- Short problem A: In the news report on North Korea's nuclear test, what blast yield did South Korea's meteorological administration estimate?
- Short problem B: Using the news report on North Korea's nuclear test, explain why Jeffrey Lewis considered Sunday's test a significant advance in Pyongyang's weapons program.
- Short problem C: Write the next few paragraphs of the news report on North Korea's nuclear test, picking up after its final sentence.

[Start Excerpt provided]

The TV announcement – accompanied by patriotic music and images of North Korean scenery and military hardware – said the test had been ordered by the country’s leader, Kim Jong-un.

The explosion was heralded by a 6.3 magnitude earthquake about six miles (10km) from North Korea’s Punggye-ri nuclear test site in the north-east of the country. It was felt over the Chinese border in Yanji.

South Korea’s meteorological administration estimated the blast yield at between 50 to 60 kilotons, or five to six times stronger than North Korea’s fifth test in September last year.

100 kilotons

Kim Young-woo, the head of South Korea’s parliamentary defence committee said later that the yield was as high as 100 kilotons. One kiloton is equivalent to 1,000 tons of TNT.

The previous nuclear blast in North Korea is estimated by experts to have been about 10 kilotons.

Sunday’s test – the first since Mr Trump took office in January – offers further evidence that North Korea is moving perilously close to developing a nuclear warhead capable of being fitted on to an ICBM that can strike the US mainland.

Since it conducted its first nuclear test just over a decade ago, the regime has strived to refine the bombs’ design and reliability, as well as increasing their yield.

A file image of  North Korean leader Kim Jong Un at an undisclosed location. North Korea’s state media on Sunday, said Kim Jong Un had inspected the loading of a hydrogen bomb into a new intercontinental ballistic missile. Photograph: AP
A file image of North Korean leader Kim Jong Un at an undisclosed location. North Korea’s state media on Sunday, said Kim Jong Un had inspected the loading of a hydrogen bomb into a new intercontinental ballistic missile. Photograph: AP

Hydrogen bombs are far more powerful than the atomic weapons the North is believed to have tested so far. Whatever its eventual yield, Sunday’s test was “a staged thermonuclear weapon” that represents a significant advance in Pyongyang’s weapons programme, said Jeffrey Lewis of the California-based Middlebury Institute of International Studies.

As the US and countries in the region analysed data resulting from the quake, Japan’s government was the first to state publicly that it was confident the shockwaves came from an underground nuclear explosion in North Korea.

The US Geological Survey and China’s Earthquake Administration said they had detected a suspected explosion that caused a 6.3 magnitude earthquake.

It’s an explosion

The USGS said the tremor was located 24km north-east of Sungjibaegam in North Hamgyeong province. “It’s an explosion rather than an earthquake,” said Jana Pursley, a USGS geophysicist.

[End Excerpt provided]
[Start Stored records]

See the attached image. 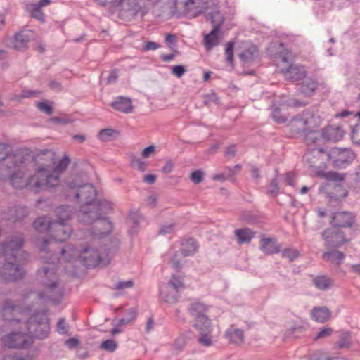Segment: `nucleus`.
I'll list each match as a JSON object with an SVG mask.
<instances>
[{"label": "nucleus", "instance_id": "nucleus-55", "mask_svg": "<svg viewBox=\"0 0 360 360\" xmlns=\"http://www.w3.org/2000/svg\"><path fill=\"white\" fill-rule=\"evenodd\" d=\"M351 128V138L353 142L360 145V124H356L354 127L349 126Z\"/></svg>", "mask_w": 360, "mask_h": 360}, {"label": "nucleus", "instance_id": "nucleus-34", "mask_svg": "<svg viewBox=\"0 0 360 360\" xmlns=\"http://www.w3.org/2000/svg\"><path fill=\"white\" fill-rule=\"evenodd\" d=\"M312 284L320 290H327L334 284V281L326 275L315 276L312 280Z\"/></svg>", "mask_w": 360, "mask_h": 360}, {"label": "nucleus", "instance_id": "nucleus-63", "mask_svg": "<svg viewBox=\"0 0 360 360\" xmlns=\"http://www.w3.org/2000/svg\"><path fill=\"white\" fill-rule=\"evenodd\" d=\"M186 70L182 65H176L172 67V74L177 77L178 78L181 77Z\"/></svg>", "mask_w": 360, "mask_h": 360}, {"label": "nucleus", "instance_id": "nucleus-3", "mask_svg": "<svg viewBox=\"0 0 360 360\" xmlns=\"http://www.w3.org/2000/svg\"><path fill=\"white\" fill-rule=\"evenodd\" d=\"M345 130L342 126H332L329 125L324 127L321 130V134H319L321 140L316 145H313L309 148L308 151L303 156V160L309 165L310 167L317 168L318 158L315 157L316 153H326L323 147H321V143L323 140L338 142L343 138Z\"/></svg>", "mask_w": 360, "mask_h": 360}, {"label": "nucleus", "instance_id": "nucleus-8", "mask_svg": "<svg viewBox=\"0 0 360 360\" xmlns=\"http://www.w3.org/2000/svg\"><path fill=\"white\" fill-rule=\"evenodd\" d=\"M321 238L324 246L328 249H338L349 241L344 231L333 226L323 230L321 233Z\"/></svg>", "mask_w": 360, "mask_h": 360}, {"label": "nucleus", "instance_id": "nucleus-22", "mask_svg": "<svg viewBox=\"0 0 360 360\" xmlns=\"http://www.w3.org/2000/svg\"><path fill=\"white\" fill-rule=\"evenodd\" d=\"M220 23L212 27V31L207 34L205 35L203 39V45L206 51H211L214 46L219 44L220 37Z\"/></svg>", "mask_w": 360, "mask_h": 360}, {"label": "nucleus", "instance_id": "nucleus-48", "mask_svg": "<svg viewBox=\"0 0 360 360\" xmlns=\"http://www.w3.org/2000/svg\"><path fill=\"white\" fill-rule=\"evenodd\" d=\"M210 328L207 330H200V336L198 338V342L205 347H210L212 345V340L211 336L207 333L210 332Z\"/></svg>", "mask_w": 360, "mask_h": 360}, {"label": "nucleus", "instance_id": "nucleus-56", "mask_svg": "<svg viewBox=\"0 0 360 360\" xmlns=\"http://www.w3.org/2000/svg\"><path fill=\"white\" fill-rule=\"evenodd\" d=\"M188 338L187 336L185 334H182L180 336H179L174 343V348L178 352H180L182 350L184 347L186 345L187 342Z\"/></svg>", "mask_w": 360, "mask_h": 360}, {"label": "nucleus", "instance_id": "nucleus-44", "mask_svg": "<svg viewBox=\"0 0 360 360\" xmlns=\"http://www.w3.org/2000/svg\"><path fill=\"white\" fill-rule=\"evenodd\" d=\"M119 245V240L113 238L110 240V244H104L103 250L106 252L108 257H110V255L118 249Z\"/></svg>", "mask_w": 360, "mask_h": 360}, {"label": "nucleus", "instance_id": "nucleus-58", "mask_svg": "<svg viewBox=\"0 0 360 360\" xmlns=\"http://www.w3.org/2000/svg\"><path fill=\"white\" fill-rule=\"evenodd\" d=\"M234 42L229 41L226 44L225 49V54L226 56V60L229 63H232L233 62V48H234Z\"/></svg>", "mask_w": 360, "mask_h": 360}, {"label": "nucleus", "instance_id": "nucleus-21", "mask_svg": "<svg viewBox=\"0 0 360 360\" xmlns=\"http://www.w3.org/2000/svg\"><path fill=\"white\" fill-rule=\"evenodd\" d=\"M18 309L11 300L7 299L3 303L1 316L5 321L8 323H19L20 319L16 317Z\"/></svg>", "mask_w": 360, "mask_h": 360}, {"label": "nucleus", "instance_id": "nucleus-6", "mask_svg": "<svg viewBox=\"0 0 360 360\" xmlns=\"http://www.w3.org/2000/svg\"><path fill=\"white\" fill-rule=\"evenodd\" d=\"M184 288V277L172 274L170 280L160 288L161 301L171 305L176 304L180 297V292Z\"/></svg>", "mask_w": 360, "mask_h": 360}, {"label": "nucleus", "instance_id": "nucleus-24", "mask_svg": "<svg viewBox=\"0 0 360 360\" xmlns=\"http://www.w3.org/2000/svg\"><path fill=\"white\" fill-rule=\"evenodd\" d=\"M259 249L266 255H273L281 252V245L276 239L262 238L259 242Z\"/></svg>", "mask_w": 360, "mask_h": 360}, {"label": "nucleus", "instance_id": "nucleus-5", "mask_svg": "<svg viewBox=\"0 0 360 360\" xmlns=\"http://www.w3.org/2000/svg\"><path fill=\"white\" fill-rule=\"evenodd\" d=\"M27 328L32 338L44 340L50 333V321L46 311L33 313L27 321Z\"/></svg>", "mask_w": 360, "mask_h": 360}, {"label": "nucleus", "instance_id": "nucleus-49", "mask_svg": "<svg viewBox=\"0 0 360 360\" xmlns=\"http://www.w3.org/2000/svg\"><path fill=\"white\" fill-rule=\"evenodd\" d=\"M282 257L288 259L289 262H293L300 255L297 250L294 248H285L282 251Z\"/></svg>", "mask_w": 360, "mask_h": 360}, {"label": "nucleus", "instance_id": "nucleus-59", "mask_svg": "<svg viewBox=\"0 0 360 360\" xmlns=\"http://www.w3.org/2000/svg\"><path fill=\"white\" fill-rule=\"evenodd\" d=\"M204 173L202 171L198 169L193 171L190 176V179L195 184H198L203 181Z\"/></svg>", "mask_w": 360, "mask_h": 360}, {"label": "nucleus", "instance_id": "nucleus-43", "mask_svg": "<svg viewBox=\"0 0 360 360\" xmlns=\"http://www.w3.org/2000/svg\"><path fill=\"white\" fill-rule=\"evenodd\" d=\"M179 251H174L170 256V259L169 260V264H171L172 269H174L176 272H180L182 267L183 264L180 261Z\"/></svg>", "mask_w": 360, "mask_h": 360}, {"label": "nucleus", "instance_id": "nucleus-13", "mask_svg": "<svg viewBox=\"0 0 360 360\" xmlns=\"http://www.w3.org/2000/svg\"><path fill=\"white\" fill-rule=\"evenodd\" d=\"M4 344L9 348H26L32 342L22 333H11L3 338Z\"/></svg>", "mask_w": 360, "mask_h": 360}, {"label": "nucleus", "instance_id": "nucleus-14", "mask_svg": "<svg viewBox=\"0 0 360 360\" xmlns=\"http://www.w3.org/2000/svg\"><path fill=\"white\" fill-rule=\"evenodd\" d=\"M102 215L101 212H98V208L94 207V204L82 205L80 211L78 214V221L83 224L91 225L96 223L99 217Z\"/></svg>", "mask_w": 360, "mask_h": 360}, {"label": "nucleus", "instance_id": "nucleus-31", "mask_svg": "<svg viewBox=\"0 0 360 360\" xmlns=\"http://www.w3.org/2000/svg\"><path fill=\"white\" fill-rule=\"evenodd\" d=\"M313 319L319 323H325L331 317V311L326 307H315L311 311Z\"/></svg>", "mask_w": 360, "mask_h": 360}, {"label": "nucleus", "instance_id": "nucleus-35", "mask_svg": "<svg viewBox=\"0 0 360 360\" xmlns=\"http://www.w3.org/2000/svg\"><path fill=\"white\" fill-rule=\"evenodd\" d=\"M225 336L231 344L241 345L244 342V332L241 329L230 328L226 330Z\"/></svg>", "mask_w": 360, "mask_h": 360}, {"label": "nucleus", "instance_id": "nucleus-62", "mask_svg": "<svg viewBox=\"0 0 360 360\" xmlns=\"http://www.w3.org/2000/svg\"><path fill=\"white\" fill-rule=\"evenodd\" d=\"M41 94L40 91L23 89L20 94L21 98L38 97Z\"/></svg>", "mask_w": 360, "mask_h": 360}, {"label": "nucleus", "instance_id": "nucleus-25", "mask_svg": "<svg viewBox=\"0 0 360 360\" xmlns=\"http://www.w3.org/2000/svg\"><path fill=\"white\" fill-rule=\"evenodd\" d=\"M110 105L115 110L124 113H129L133 110V105L131 98L124 96L117 97Z\"/></svg>", "mask_w": 360, "mask_h": 360}, {"label": "nucleus", "instance_id": "nucleus-52", "mask_svg": "<svg viewBox=\"0 0 360 360\" xmlns=\"http://www.w3.org/2000/svg\"><path fill=\"white\" fill-rule=\"evenodd\" d=\"M115 134H117V131L115 129L106 128L101 129L98 133V139L102 141H108L110 138L112 137Z\"/></svg>", "mask_w": 360, "mask_h": 360}, {"label": "nucleus", "instance_id": "nucleus-51", "mask_svg": "<svg viewBox=\"0 0 360 360\" xmlns=\"http://www.w3.org/2000/svg\"><path fill=\"white\" fill-rule=\"evenodd\" d=\"M117 348V342L112 340L108 339L105 341H103L101 345L100 349L102 350H105L109 352H115Z\"/></svg>", "mask_w": 360, "mask_h": 360}, {"label": "nucleus", "instance_id": "nucleus-47", "mask_svg": "<svg viewBox=\"0 0 360 360\" xmlns=\"http://www.w3.org/2000/svg\"><path fill=\"white\" fill-rule=\"evenodd\" d=\"M279 193L278 182L276 178L271 179L266 193L269 197H276Z\"/></svg>", "mask_w": 360, "mask_h": 360}, {"label": "nucleus", "instance_id": "nucleus-29", "mask_svg": "<svg viewBox=\"0 0 360 360\" xmlns=\"http://www.w3.org/2000/svg\"><path fill=\"white\" fill-rule=\"evenodd\" d=\"M258 56L259 50L257 47L255 45H250L240 53L239 57L243 64L245 65L252 63L258 57Z\"/></svg>", "mask_w": 360, "mask_h": 360}, {"label": "nucleus", "instance_id": "nucleus-39", "mask_svg": "<svg viewBox=\"0 0 360 360\" xmlns=\"http://www.w3.org/2000/svg\"><path fill=\"white\" fill-rule=\"evenodd\" d=\"M55 212L58 218L57 221L65 222L70 218L72 210L68 205H60L56 207Z\"/></svg>", "mask_w": 360, "mask_h": 360}, {"label": "nucleus", "instance_id": "nucleus-10", "mask_svg": "<svg viewBox=\"0 0 360 360\" xmlns=\"http://www.w3.org/2000/svg\"><path fill=\"white\" fill-rule=\"evenodd\" d=\"M207 310V307L201 302H194L188 307L189 313L196 320L193 327L199 330H207L210 328V320L205 315Z\"/></svg>", "mask_w": 360, "mask_h": 360}, {"label": "nucleus", "instance_id": "nucleus-15", "mask_svg": "<svg viewBox=\"0 0 360 360\" xmlns=\"http://www.w3.org/2000/svg\"><path fill=\"white\" fill-rule=\"evenodd\" d=\"M79 257L83 265L86 268L97 266L101 260L98 250L91 247H86L81 250Z\"/></svg>", "mask_w": 360, "mask_h": 360}, {"label": "nucleus", "instance_id": "nucleus-53", "mask_svg": "<svg viewBox=\"0 0 360 360\" xmlns=\"http://www.w3.org/2000/svg\"><path fill=\"white\" fill-rule=\"evenodd\" d=\"M37 107L40 111L47 115H51L54 112L53 106L49 103V101L38 102Z\"/></svg>", "mask_w": 360, "mask_h": 360}, {"label": "nucleus", "instance_id": "nucleus-11", "mask_svg": "<svg viewBox=\"0 0 360 360\" xmlns=\"http://www.w3.org/2000/svg\"><path fill=\"white\" fill-rule=\"evenodd\" d=\"M328 160L331 162L333 167L336 168H344L351 163L354 155L352 150L335 148L326 154Z\"/></svg>", "mask_w": 360, "mask_h": 360}, {"label": "nucleus", "instance_id": "nucleus-36", "mask_svg": "<svg viewBox=\"0 0 360 360\" xmlns=\"http://www.w3.org/2000/svg\"><path fill=\"white\" fill-rule=\"evenodd\" d=\"M234 233L239 245L249 243L255 237V232L249 228L236 229Z\"/></svg>", "mask_w": 360, "mask_h": 360}, {"label": "nucleus", "instance_id": "nucleus-27", "mask_svg": "<svg viewBox=\"0 0 360 360\" xmlns=\"http://www.w3.org/2000/svg\"><path fill=\"white\" fill-rule=\"evenodd\" d=\"M198 248L196 240L193 238H188L182 240L179 252L183 257L193 256L197 252Z\"/></svg>", "mask_w": 360, "mask_h": 360}, {"label": "nucleus", "instance_id": "nucleus-7", "mask_svg": "<svg viewBox=\"0 0 360 360\" xmlns=\"http://www.w3.org/2000/svg\"><path fill=\"white\" fill-rule=\"evenodd\" d=\"M72 233L71 226L66 222L53 221L49 226L51 239H44L40 247V250L48 252V245L51 240L64 242L68 240Z\"/></svg>", "mask_w": 360, "mask_h": 360}, {"label": "nucleus", "instance_id": "nucleus-41", "mask_svg": "<svg viewBox=\"0 0 360 360\" xmlns=\"http://www.w3.org/2000/svg\"><path fill=\"white\" fill-rule=\"evenodd\" d=\"M141 216L137 212H130L128 217V223L131 224L129 230L130 234L136 233L139 231Z\"/></svg>", "mask_w": 360, "mask_h": 360}, {"label": "nucleus", "instance_id": "nucleus-46", "mask_svg": "<svg viewBox=\"0 0 360 360\" xmlns=\"http://www.w3.org/2000/svg\"><path fill=\"white\" fill-rule=\"evenodd\" d=\"M94 207L98 208V212H101L102 215L112 209L110 203L106 200H95L94 202Z\"/></svg>", "mask_w": 360, "mask_h": 360}, {"label": "nucleus", "instance_id": "nucleus-40", "mask_svg": "<svg viewBox=\"0 0 360 360\" xmlns=\"http://www.w3.org/2000/svg\"><path fill=\"white\" fill-rule=\"evenodd\" d=\"M26 180L24 179L21 172H15L10 176V183L14 188L22 189L25 188Z\"/></svg>", "mask_w": 360, "mask_h": 360}, {"label": "nucleus", "instance_id": "nucleus-16", "mask_svg": "<svg viewBox=\"0 0 360 360\" xmlns=\"http://www.w3.org/2000/svg\"><path fill=\"white\" fill-rule=\"evenodd\" d=\"M112 228V223L107 217L101 215L94 224L92 235L94 237L104 238L111 232Z\"/></svg>", "mask_w": 360, "mask_h": 360}, {"label": "nucleus", "instance_id": "nucleus-42", "mask_svg": "<svg viewBox=\"0 0 360 360\" xmlns=\"http://www.w3.org/2000/svg\"><path fill=\"white\" fill-rule=\"evenodd\" d=\"M207 18L210 20L212 27L220 23V27L224 22V18L219 11H215L207 13Z\"/></svg>", "mask_w": 360, "mask_h": 360}, {"label": "nucleus", "instance_id": "nucleus-33", "mask_svg": "<svg viewBox=\"0 0 360 360\" xmlns=\"http://www.w3.org/2000/svg\"><path fill=\"white\" fill-rule=\"evenodd\" d=\"M172 3V9L174 11H182L190 14L195 4V0H170Z\"/></svg>", "mask_w": 360, "mask_h": 360}, {"label": "nucleus", "instance_id": "nucleus-9", "mask_svg": "<svg viewBox=\"0 0 360 360\" xmlns=\"http://www.w3.org/2000/svg\"><path fill=\"white\" fill-rule=\"evenodd\" d=\"M323 177L328 181L329 188L333 187L334 191L327 192V195L330 201L338 202L347 195V192L343 189L340 183L344 181V176L336 172H328L323 174Z\"/></svg>", "mask_w": 360, "mask_h": 360}, {"label": "nucleus", "instance_id": "nucleus-1", "mask_svg": "<svg viewBox=\"0 0 360 360\" xmlns=\"http://www.w3.org/2000/svg\"><path fill=\"white\" fill-rule=\"evenodd\" d=\"M25 240L20 236H9L0 245V256L4 262L0 270V278L5 282H16L24 278L25 272L21 266L22 248Z\"/></svg>", "mask_w": 360, "mask_h": 360}, {"label": "nucleus", "instance_id": "nucleus-64", "mask_svg": "<svg viewBox=\"0 0 360 360\" xmlns=\"http://www.w3.org/2000/svg\"><path fill=\"white\" fill-rule=\"evenodd\" d=\"M57 331L60 334H66L68 331V326L64 318H60L57 324Z\"/></svg>", "mask_w": 360, "mask_h": 360}, {"label": "nucleus", "instance_id": "nucleus-38", "mask_svg": "<svg viewBox=\"0 0 360 360\" xmlns=\"http://www.w3.org/2000/svg\"><path fill=\"white\" fill-rule=\"evenodd\" d=\"M52 221H53L49 220V218L46 216L41 217L34 221L33 226L38 232L47 231L49 233V226Z\"/></svg>", "mask_w": 360, "mask_h": 360}, {"label": "nucleus", "instance_id": "nucleus-28", "mask_svg": "<svg viewBox=\"0 0 360 360\" xmlns=\"http://www.w3.org/2000/svg\"><path fill=\"white\" fill-rule=\"evenodd\" d=\"M30 37L25 31H21L15 34L13 37V47L18 51H24L27 49Z\"/></svg>", "mask_w": 360, "mask_h": 360}, {"label": "nucleus", "instance_id": "nucleus-26", "mask_svg": "<svg viewBox=\"0 0 360 360\" xmlns=\"http://www.w3.org/2000/svg\"><path fill=\"white\" fill-rule=\"evenodd\" d=\"M25 188L34 193L44 189L43 177L39 174V167L35 174L26 180Z\"/></svg>", "mask_w": 360, "mask_h": 360}, {"label": "nucleus", "instance_id": "nucleus-20", "mask_svg": "<svg viewBox=\"0 0 360 360\" xmlns=\"http://www.w3.org/2000/svg\"><path fill=\"white\" fill-rule=\"evenodd\" d=\"M39 174L43 177L44 189L53 188L58 185L59 178L51 174L50 164H41L39 166Z\"/></svg>", "mask_w": 360, "mask_h": 360}, {"label": "nucleus", "instance_id": "nucleus-17", "mask_svg": "<svg viewBox=\"0 0 360 360\" xmlns=\"http://www.w3.org/2000/svg\"><path fill=\"white\" fill-rule=\"evenodd\" d=\"M354 222V217L349 212H334L330 221L333 226L340 228L352 227Z\"/></svg>", "mask_w": 360, "mask_h": 360}, {"label": "nucleus", "instance_id": "nucleus-23", "mask_svg": "<svg viewBox=\"0 0 360 360\" xmlns=\"http://www.w3.org/2000/svg\"><path fill=\"white\" fill-rule=\"evenodd\" d=\"M4 214L7 220L16 222L24 219L28 215V210L26 207L14 206L6 210Z\"/></svg>", "mask_w": 360, "mask_h": 360}, {"label": "nucleus", "instance_id": "nucleus-45", "mask_svg": "<svg viewBox=\"0 0 360 360\" xmlns=\"http://www.w3.org/2000/svg\"><path fill=\"white\" fill-rule=\"evenodd\" d=\"M30 16L38 20L40 22H44V13L41 8H38L35 4H31L30 6Z\"/></svg>", "mask_w": 360, "mask_h": 360}, {"label": "nucleus", "instance_id": "nucleus-61", "mask_svg": "<svg viewBox=\"0 0 360 360\" xmlns=\"http://www.w3.org/2000/svg\"><path fill=\"white\" fill-rule=\"evenodd\" d=\"M137 314V310L134 307H131L124 311V317L128 319L131 323L135 321Z\"/></svg>", "mask_w": 360, "mask_h": 360}, {"label": "nucleus", "instance_id": "nucleus-32", "mask_svg": "<svg viewBox=\"0 0 360 360\" xmlns=\"http://www.w3.org/2000/svg\"><path fill=\"white\" fill-rule=\"evenodd\" d=\"M323 254V258L327 262L340 265L342 263L345 258V255L343 252L338 250V249H328Z\"/></svg>", "mask_w": 360, "mask_h": 360}, {"label": "nucleus", "instance_id": "nucleus-30", "mask_svg": "<svg viewBox=\"0 0 360 360\" xmlns=\"http://www.w3.org/2000/svg\"><path fill=\"white\" fill-rule=\"evenodd\" d=\"M319 83L316 79L311 77L303 81L300 86V91L306 96H311L314 94L318 89Z\"/></svg>", "mask_w": 360, "mask_h": 360}, {"label": "nucleus", "instance_id": "nucleus-60", "mask_svg": "<svg viewBox=\"0 0 360 360\" xmlns=\"http://www.w3.org/2000/svg\"><path fill=\"white\" fill-rule=\"evenodd\" d=\"M241 218L248 224H255L258 221L257 217L250 212H243Z\"/></svg>", "mask_w": 360, "mask_h": 360}, {"label": "nucleus", "instance_id": "nucleus-18", "mask_svg": "<svg viewBox=\"0 0 360 360\" xmlns=\"http://www.w3.org/2000/svg\"><path fill=\"white\" fill-rule=\"evenodd\" d=\"M281 72L288 80L300 81L307 77V71L303 65L289 64L285 68H282Z\"/></svg>", "mask_w": 360, "mask_h": 360}, {"label": "nucleus", "instance_id": "nucleus-12", "mask_svg": "<svg viewBox=\"0 0 360 360\" xmlns=\"http://www.w3.org/2000/svg\"><path fill=\"white\" fill-rule=\"evenodd\" d=\"M97 195V191L93 184H84L77 187L75 198L83 202L82 205H87L94 204Z\"/></svg>", "mask_w": 360, "mask_h": 360}, {"label": "nucleus", "instance_id": "nucleus-57", "mask_svg": "<svg viewBox=\"0 0 360 360\" xmlns=\"http://www.w3.org/2000/svg\"><path fill=\"white\" fill-rule=\"evenodd\" d=\"M70 162V160L68 156H64L63 158H61L58 163V165L55 167L54 171L55 172H63L65 171L69 164Z\"/></svg>", "mask_w": 360, "mask_h": 360}, {"label": "nucleus", "instance_id": "nucleus-37", "mask_svg": "<svg viewBox=\"0 0 360 360\" xmlns=\"http://www.w3.org/2000/svg\"><path fill=\"white\" fill-rule=\"evenodd\" d=\"M352 346V333L350 331L340 332L339 339L334 344L336 349H349Z\"/></svg>", "mask_w": 360, "mask_h": 360}, {"label": "nucleus", "instance_id": "nucleus-50", "mask_svg": "<svg viewBox=\"0 0 360 360\" xmlns=\"http://www.w3.org/2000/svg\"><path fill=\"white\" fill-rule=\"evenodd\" d=\"M271 117L274 121L277 124H283L287 121V117L281 113V110L279 107L274 108Z\"/></svg>", "mask_w": 360, "mask_h": 360}, {"label": "nucleus", "instance_id": "nucleus-4", "mask_svg": "<svg viewBox=\"0 0 360 360\" xmlns=\"http://www.w3.org/2000/svg\"><path fill=\"white\" fill-rule=\"evenodd\" d=\"M37 276L40 278L45 290L47 292L53 293L46 295L44 292H40L39 297L41 299L51 300L54 303L59 302L63 295L58 288V278L56 270L54 268L43 267L37 271Z\"/></svg>", "mask_w": 360, "mask_h": 360}, {"label": "nucleus", "instance_id": "nucleus-54", "mask_svg": "<svg viewBox=\"0 0 360 360\" xmlns=\"http://www.w3.org/2000/svg\"><path fill=\"white\" fill-rule=\"evenodd\" d=\"M130 165L131 167L136 168L141 172L146 170L145 162L134 155H131V157Z\"/></svg>", "mask_w": 360, "mask_h": 360}, {"label": "nucleus", "instance_id": "nucleus-19", "mask_svg": "<svg viewBox=\"0 0 360 360\" xmlns=\"http://www.w3.org/2000/svg\"><path fill=\"white\" fill-rule=\"evenodd\" d=\"M117 4L120 6L119 13L123 18H133L140 10L135 0H119Z\"/></svg>", "mask_w": 360, "mask_h": 360}, {"label": "nucleus", "instance_id": "nucleus-2", "mask_svg": "<svg viewBox=\"0 0 360 360\" xmlns=\"http://www.w3.org/2000/svg\"><path fill=\"white\" fill-rule=\"evenodd\" d=\"M314 116L304 117L301 115L293 117L288 122L287 127L293 136L304 135L307 144L311 148L321 140L317 132V127L313 124Z\"/></svg>", "mask_w": 360, "mask_h": 360}]
</instances>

[End Stored records]

- Exercise output A: Between 50 and 60 kilotons.

- Exercise output B: Lewis said the test was a staged thermonuclear weapon. Hydrogen bombs are far more powerful than the atomic weapons the North is believed to have tested before, so the test marked a significant advance whatever its final yield.

- Exercise output C:
The Chinese earthquake administration said in a statement on its website that the shock, which occurred around 11.30am local time, was recorded at a depth of zero metres.

Japan Meteorological Agency (JMA) Earthquake and tsunami observation division director Toshiyuki Matsumori speaks to reporters as screens display the location of a possible explosion in North Korea. Photograph: EPA
Japan Meteorological Agency (JMA) Earthquake and tsunami observation division director Toshiyuki Matsumori speaks to reporters as screens display the location of a possible explosion in North Korea. Photograph: EPA

China’s foreign ministry said in a statement: “The Democratic People’s Republic of Korea has once again conducted a nuclear test in spite of widespread opposition from the international community. The Chinese government resolutely opposes and strongly condemns it.”

South Korea was convening an emergency meeting of its national security council to discuss the possible cause of the quake, according to local media.

Japan’s government said it would lodge a strong protest pending confirmation that the quakes were caused by nuclear tests. “If North Korea has indeed gone ahead with a nuclear test, it is completely unacceptable and we must lodge a strong protest,” said the prime minister, Shinzo Abe.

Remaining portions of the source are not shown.